BEGIN Source document

Train the model to predict K Clusters.

Parameters:

OuterReps	number of coordinate ascent iterations
GradientReps	number of iterations of gradient ascent
MCMCReps	number of iterations of MCMC

Definition at line 292 of file circles.h.

                                                                     {
  // Learning rate
  TFlt Increment = 1.0 / (1.0 * GraphAttributes->NodeIDs.Len() * GraphAttributes->NodeIDs.Len());
  TRnd t;

  for (int OuterRep = 0; OuterRep < OuterReps; OuterRep++) {
    // If it's the first iteration or the solution is degenerate,
    // randomly initialize the weights and Clusters
    for (int k = 0; k < K; k++) {
      if (OuterRep == 0 or CHat[k].Empty() or CHat[k].Len()
          == GraphAttributes->NodeIDs.Len()) {
        CHat[k].Clr();
        for (int i = 0; i < GraphAttributes->NodeIDs.Len(); i++) {
          if (t.GetUniDevInt(2) == 0) {
            CHat[k].AddKey(GraphAttributes->NodeIDs[i]);
          }
        }
        for (int i = 0; i < GraphAttributes->NFeatures; i++) {
          Theta[k * GraphAttributes->NFeatures + i] = 0;
        }
        // Just set a single Feature to 1 as a random initialization.

END Source document
BEGIN Material supplied

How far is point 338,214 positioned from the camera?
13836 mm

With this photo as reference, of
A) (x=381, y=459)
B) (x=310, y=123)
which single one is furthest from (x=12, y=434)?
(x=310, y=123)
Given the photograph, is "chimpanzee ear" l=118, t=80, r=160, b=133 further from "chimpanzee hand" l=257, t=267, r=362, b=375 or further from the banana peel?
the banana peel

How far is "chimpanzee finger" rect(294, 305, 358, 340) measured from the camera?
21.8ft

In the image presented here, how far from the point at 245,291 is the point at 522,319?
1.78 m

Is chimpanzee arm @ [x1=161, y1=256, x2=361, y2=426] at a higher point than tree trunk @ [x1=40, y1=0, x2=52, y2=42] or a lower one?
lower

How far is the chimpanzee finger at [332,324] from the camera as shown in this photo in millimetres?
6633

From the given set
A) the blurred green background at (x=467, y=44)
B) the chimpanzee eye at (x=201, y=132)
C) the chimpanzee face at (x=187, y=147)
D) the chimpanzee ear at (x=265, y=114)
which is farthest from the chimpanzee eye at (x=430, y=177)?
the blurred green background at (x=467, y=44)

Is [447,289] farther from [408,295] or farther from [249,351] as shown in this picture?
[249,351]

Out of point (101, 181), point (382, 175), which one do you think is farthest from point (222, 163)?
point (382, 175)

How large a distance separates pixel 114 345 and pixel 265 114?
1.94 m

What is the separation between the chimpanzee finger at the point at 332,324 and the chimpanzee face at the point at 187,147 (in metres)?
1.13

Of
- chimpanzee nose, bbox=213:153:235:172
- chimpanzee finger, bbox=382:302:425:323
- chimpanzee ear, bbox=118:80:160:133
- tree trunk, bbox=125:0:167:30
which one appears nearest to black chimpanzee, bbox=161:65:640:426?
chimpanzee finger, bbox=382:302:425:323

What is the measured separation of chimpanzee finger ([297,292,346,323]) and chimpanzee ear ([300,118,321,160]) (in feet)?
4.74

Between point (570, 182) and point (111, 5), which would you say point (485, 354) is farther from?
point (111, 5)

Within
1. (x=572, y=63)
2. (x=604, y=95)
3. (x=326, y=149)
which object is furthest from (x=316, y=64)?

END Material supplied

• **Work instructions**:
A) According to the circles.h training documentation, at which line of the file is the definition found?
B) Continue the circles.h training code from the point at which it stops.

• **Answer list**:
A) Line 292 of circles.h.

B)
        Theta[k * GraphAttributes->NFeatures + t.GetUniDevInt(GraphAttributes->NFeatures)] = 1.0;
        Theta[k * GraphAttributes->NFeatures] = 1;
      }
    }
    
    for (int k = 0; k < K; k++) {
      CHat[k] = MCMC(k, MCMCReps);
    }
    TFlt llPrevious = LogLikelihood();

    // Perform gradient ascent
    TFlt ll = 0;
    for (int gradientRep = 0; gradientRep < GradientReps; gradientRep++) {
      Gradient();
      for (int i = 0; i < K * GraphAttributes->NFeatures; i++) {
        Theta[i] += Increment * Derivative[i];
      }
      printf(".");
      fflush( stdout);
      ll = LogLikelihood();

      // If we reduced the objective, undo the update and stop.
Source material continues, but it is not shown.